---------- Task inputs ----------

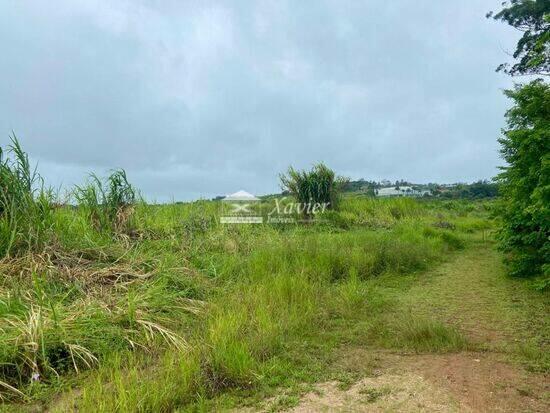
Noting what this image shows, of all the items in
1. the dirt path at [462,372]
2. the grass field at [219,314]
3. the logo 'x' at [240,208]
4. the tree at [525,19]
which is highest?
the tree at [525,19]

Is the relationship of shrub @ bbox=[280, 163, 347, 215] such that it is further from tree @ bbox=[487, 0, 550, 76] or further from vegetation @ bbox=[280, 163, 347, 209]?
tree @ bbox=[487, 0, 550, 76]

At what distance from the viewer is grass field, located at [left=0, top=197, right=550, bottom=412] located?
267 cm

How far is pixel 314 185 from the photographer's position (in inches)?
429

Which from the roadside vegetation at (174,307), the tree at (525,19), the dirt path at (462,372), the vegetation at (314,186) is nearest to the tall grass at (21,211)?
the roadside vegetation at (174,307)

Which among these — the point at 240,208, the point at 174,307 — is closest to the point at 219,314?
the point at 174,307

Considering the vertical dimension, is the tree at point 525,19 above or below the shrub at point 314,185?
above

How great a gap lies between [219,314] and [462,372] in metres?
1.86

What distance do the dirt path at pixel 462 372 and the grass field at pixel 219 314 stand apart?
0.04m

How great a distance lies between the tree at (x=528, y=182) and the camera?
4.17 meters

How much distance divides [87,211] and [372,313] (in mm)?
4378

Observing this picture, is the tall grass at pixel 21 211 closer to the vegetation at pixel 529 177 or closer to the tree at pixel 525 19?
the vegetation at pixel 529 177

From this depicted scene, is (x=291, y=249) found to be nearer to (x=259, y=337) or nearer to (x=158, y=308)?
(x=158, y=308)

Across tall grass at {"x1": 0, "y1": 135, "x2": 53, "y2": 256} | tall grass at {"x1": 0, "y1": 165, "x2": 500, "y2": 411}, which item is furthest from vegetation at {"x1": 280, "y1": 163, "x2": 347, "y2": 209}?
tall grass at {"x1": 0, "y1": 135, "x2": 53, "y2": 256}

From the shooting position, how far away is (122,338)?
128 inches
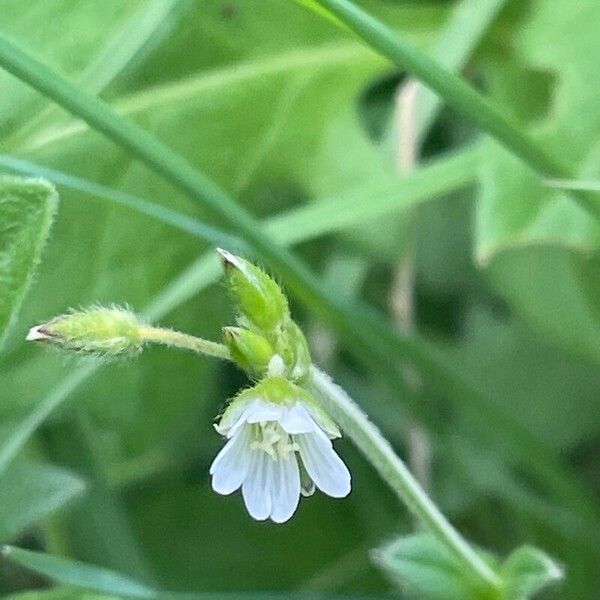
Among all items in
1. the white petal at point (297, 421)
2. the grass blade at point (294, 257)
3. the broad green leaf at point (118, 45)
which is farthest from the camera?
the broad green leaf at point (118, 45)

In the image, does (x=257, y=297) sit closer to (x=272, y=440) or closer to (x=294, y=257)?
(x=272, y=440)

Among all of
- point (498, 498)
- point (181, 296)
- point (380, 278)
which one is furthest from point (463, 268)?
point (181, 296)

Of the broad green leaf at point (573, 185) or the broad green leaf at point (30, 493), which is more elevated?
the broad green leaf at point (573, 185)

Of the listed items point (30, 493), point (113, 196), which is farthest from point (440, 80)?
point (30, 493)

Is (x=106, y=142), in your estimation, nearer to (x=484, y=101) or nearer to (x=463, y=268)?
(x=484, y=101)

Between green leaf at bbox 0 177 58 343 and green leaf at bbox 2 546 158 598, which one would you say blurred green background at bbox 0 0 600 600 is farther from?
green leaf at bbox 0 177 58 343

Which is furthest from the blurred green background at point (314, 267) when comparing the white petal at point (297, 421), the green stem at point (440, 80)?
the white petal at point (297, 421)

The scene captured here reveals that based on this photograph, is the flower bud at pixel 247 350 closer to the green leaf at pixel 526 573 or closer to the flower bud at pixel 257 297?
the flower bud at pixel 257 297
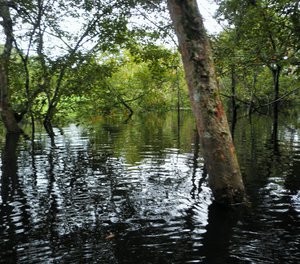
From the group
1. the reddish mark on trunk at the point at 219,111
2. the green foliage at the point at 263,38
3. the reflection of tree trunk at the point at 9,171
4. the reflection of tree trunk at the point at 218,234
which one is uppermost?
the green foliage at the point at 263,38

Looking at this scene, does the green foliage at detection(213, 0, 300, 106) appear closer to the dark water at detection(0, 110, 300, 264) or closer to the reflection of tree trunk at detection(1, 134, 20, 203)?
the dark water at detection(0, 110, 300, 264)

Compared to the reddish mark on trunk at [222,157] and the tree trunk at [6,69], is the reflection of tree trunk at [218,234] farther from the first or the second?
the tree trunk at [6,69]

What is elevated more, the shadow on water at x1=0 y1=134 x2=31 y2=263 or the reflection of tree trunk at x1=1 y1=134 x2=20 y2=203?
the reflection of tree trunk at x1=1 y1=134 x2=20 y2=203

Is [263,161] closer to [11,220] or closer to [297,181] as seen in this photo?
[297,181]

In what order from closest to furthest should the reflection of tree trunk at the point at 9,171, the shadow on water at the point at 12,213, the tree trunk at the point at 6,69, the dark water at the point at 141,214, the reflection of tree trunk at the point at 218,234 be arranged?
the reflection of tree trunk at the point at 218,234 < the dark water at the point at 141,214 < the shadow on water at the point at 12,213 < the reflection of tree trunk at the point at 9,171 < the tree trunk at the point at 6,69

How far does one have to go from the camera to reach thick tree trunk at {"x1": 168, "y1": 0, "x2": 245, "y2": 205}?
5.60 m

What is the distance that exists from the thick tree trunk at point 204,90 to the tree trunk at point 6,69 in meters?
14.7

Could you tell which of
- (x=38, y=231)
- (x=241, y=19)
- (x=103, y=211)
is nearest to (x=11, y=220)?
(x=38, y=231)

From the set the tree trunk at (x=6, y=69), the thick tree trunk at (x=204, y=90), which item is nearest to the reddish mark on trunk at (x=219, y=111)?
the thick tree trunk at (x=204, y=90)

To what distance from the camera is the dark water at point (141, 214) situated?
4.63 m

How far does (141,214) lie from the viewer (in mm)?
6215

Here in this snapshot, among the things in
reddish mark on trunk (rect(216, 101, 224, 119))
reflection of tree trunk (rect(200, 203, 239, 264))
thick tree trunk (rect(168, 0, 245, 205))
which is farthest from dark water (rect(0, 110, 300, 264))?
reddish mark on trunk (rect(216, 101, 224, 119))

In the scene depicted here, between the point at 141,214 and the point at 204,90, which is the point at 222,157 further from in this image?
the point at 141,214

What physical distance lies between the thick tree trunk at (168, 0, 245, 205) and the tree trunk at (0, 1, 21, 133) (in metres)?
14.7
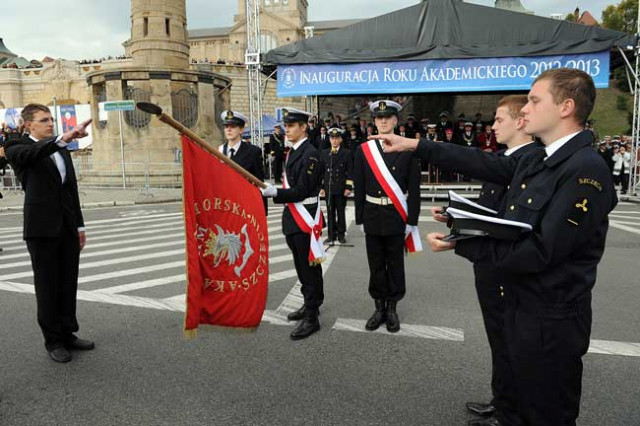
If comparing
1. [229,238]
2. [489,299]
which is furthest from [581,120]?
[229,238]

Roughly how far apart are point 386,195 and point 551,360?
107 inches

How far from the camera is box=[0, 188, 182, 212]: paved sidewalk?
15.3m

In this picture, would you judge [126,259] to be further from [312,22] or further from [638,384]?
[312,22]

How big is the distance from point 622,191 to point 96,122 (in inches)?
827

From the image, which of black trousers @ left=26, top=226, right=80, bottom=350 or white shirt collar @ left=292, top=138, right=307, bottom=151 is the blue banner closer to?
white shirt collar @ left=292, top=138, right=307, bottom=151

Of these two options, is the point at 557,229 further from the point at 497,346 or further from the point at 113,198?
the point at 113,198

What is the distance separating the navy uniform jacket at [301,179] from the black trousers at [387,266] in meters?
0.71

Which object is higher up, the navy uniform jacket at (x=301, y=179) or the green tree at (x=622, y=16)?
the green tree at (x=622, y=16)

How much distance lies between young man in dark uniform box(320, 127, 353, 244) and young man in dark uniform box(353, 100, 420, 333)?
412cm

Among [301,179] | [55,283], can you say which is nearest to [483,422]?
[301,179]

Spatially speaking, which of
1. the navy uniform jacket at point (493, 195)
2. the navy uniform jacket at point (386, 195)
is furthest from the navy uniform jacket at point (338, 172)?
the navy uniform jacket at point (493, 195)

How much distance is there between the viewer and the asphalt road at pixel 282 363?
122 inches

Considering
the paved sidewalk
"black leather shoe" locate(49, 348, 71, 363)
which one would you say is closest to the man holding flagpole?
"black leather shoe" locate(49, 348, 71, 363)

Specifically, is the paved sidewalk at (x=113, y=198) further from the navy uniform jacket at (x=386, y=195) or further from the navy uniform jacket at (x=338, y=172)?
the navy uniform jacket at (x=386, y=195)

----------

Exercise:
Output the line holding "How much distance is", then every later line through the end of the records above, exactly as given and nothing else.

The reply:
How much distance is there between the viewer and the asphalt road at pixel 282 363?
122 inches

Considering
the paved sidewalk
"black leather shoe" locate(49, 348, 71, 363)
which one would you say is closest to the man holding flagpole?
"black leather shoe" locate(49, 348, 71, 363)

Specifically, is the paved sidewalk at (x=113, y=198) further from the navy uniform jacket at (x=386, y=195) or further from the navy uniform jacket at (x=338, y=172)?
the navy uniform jacket at (x=386, y=195)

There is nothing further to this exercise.